Tasks to perform
(1) According to the Wayback Machine bug bounty guide, which organization provides the Wayback Machine?
(2) Please extend the Wayback Machine bug bounty guide from the point where it stops.

UNLOCK THE FULL POTENTIAL OF THE WAYBACK MACHINE FOR BUG BOUNTY

 

INTRODUCTION

Bug hunting requires a combination of sharp skills and effective tools. One essential resource is the Wayback Machine a digital archive of the Internet. Once you have mastered its features you will be able to discover sensitive files, identify potential vulnerabilities, and take your ethical hacking skills to the next level. Here is a step-by-step guide to help you make the most of this powerful tool.


WHAT IS THE WAYBACK MACHINE

The Wayback Machine is a service provided by the Internet Archive, storing snapshots of websites over time. It acts as a time capsule for the web, preserving data that may no longer exist online.


How the Wayback Machine Helps in Bug Hunting

The Wayback Machine is more than just an archive it's a powerful tool for ethical hackers and bug bounty hunters. Here's how it can help you in your security research:


Hidden or Forgotten Files: Access old configurations or files that are no longer accessible.

Data excerpt
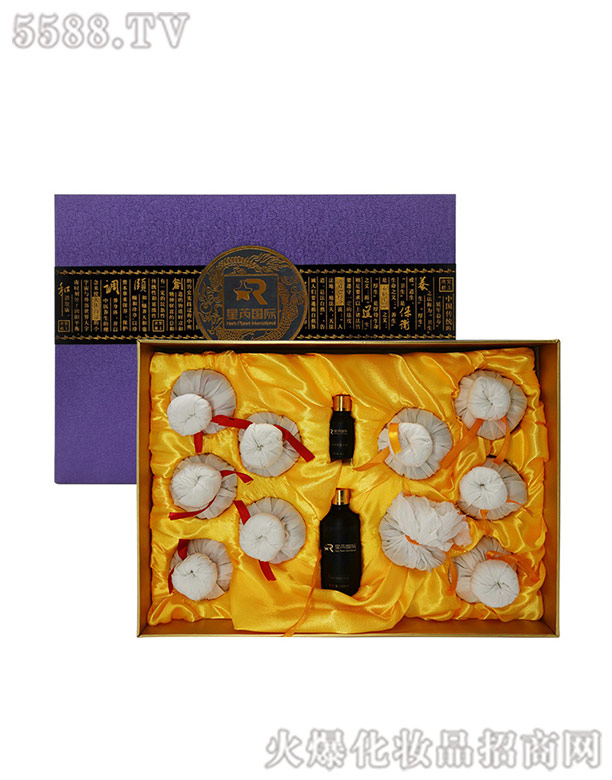 草本美膚養(yǎng)護(hù)套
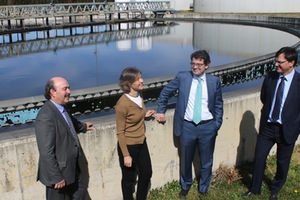 García Tejerina: “Este Gobierno ha invertido más de 776 millones de euros en materia de agua en Castilla y León”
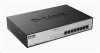 D-Link DGS-1008MP 8-port Gigabit PoE switch, 8x gigabit PoE RJ45, PoE budget 140W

Results
(1) The Internet Archive.

(2)
Outdated Security Measures: Identify vulnerabilities in older systems.

Historical Data: Analyze previous states of a website for deeper insights.

THE WEBARCHIVE METHODS

Retrieving Passive URLs Using the CDX API

One of the most efficient methods to search for all URLs associated with a specific domain is by using the Wayback Machine's CDX API. This tool can return a comprehensive list of archived URLs for a target domain and its subdomains. Here's a simple command you can use:


https://web.archive.org/cdx/search/cdx?url=*.example.com/*&collapse=urlkey&output=text&fl=original

This command calls the cdx Wayback Machine API to get a plain text list of unique archive URLs for all target subdomains and paths under a specific domain (e.g. example.com). Make sure to change the domain to your target domain.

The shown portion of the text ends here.